With that being said, this book did persuade me that IFS is trendy right now for good reason. There is something intuitively appealing about its framing; where other paradigms seek to reduce the human psyche down to as simple a model as possible, IFS allows for boundless complexity, and with it, all the nuance commensurate with my experience of being a person. I could readily identify “parts” within my consciousness even while Schwartz was in the process of explaining them, and I expect that I will spend the next few weeks attempting to imagine what the “part” responsible for any given thought or feeling might look like. I thought all of the supposed transcripts from the book seemed somewhat contrived - each participant in Schwartz’s practice seemed to be phenomenally self-aware, able to immediately not only recognise their parts, but then to distinctly and cleanly separate them from their “Self” with relative ease. While I’m sure there was some creative license involved, I wish Schwartz had been a bit more transparent about that - even though I would consider myself to have better-than-average self-awareness, I expect this process will be arduous for me.

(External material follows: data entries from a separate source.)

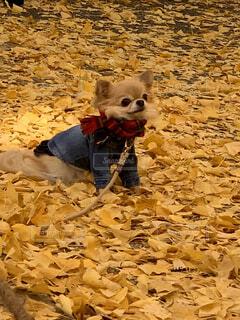 犬,動物,屋外,散歩,黄色,銀杏,地面,カーペット,黄葉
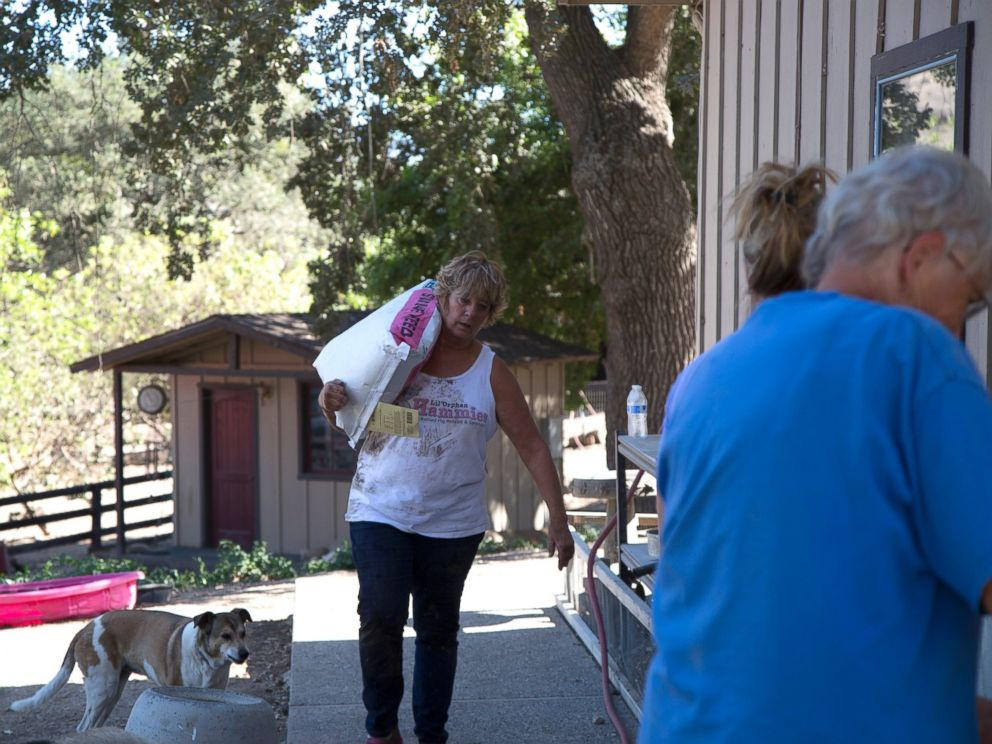 PHOTO: Susan Parkinson carries food to feed the pigs in Solvang, California.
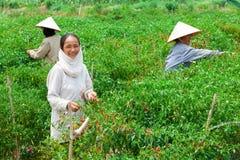 Tre donne agricole che selezionano i peperoni immagini stock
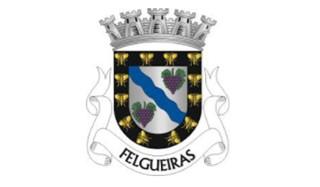 0896d8c47 Câmara Municipal de Felgueiras Praça da República - Margaride 4610-116  FELGUEIRAS +351 255 318 000 +351 255 318 170 http://www.cm-felgueiras.pt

As with all things, I was hoping this book would provide data points, not answers, and in that way it delivered. The model of the mind as a family, and a dysfunctional one at that, is a fun one to play with, and I can see it yielding productive results. In combination with other the other tools I usually use (eg meditation, non-IFS therapy, various reading and writing), I would like to develop a better sense of my own parts, and to that end I have already begun trying to write them down; I am now debating whether to give them names, and how over-the-top I ought to make their personas. I am cautiously optimistic that this might lead to a deeper sense of inner harmony.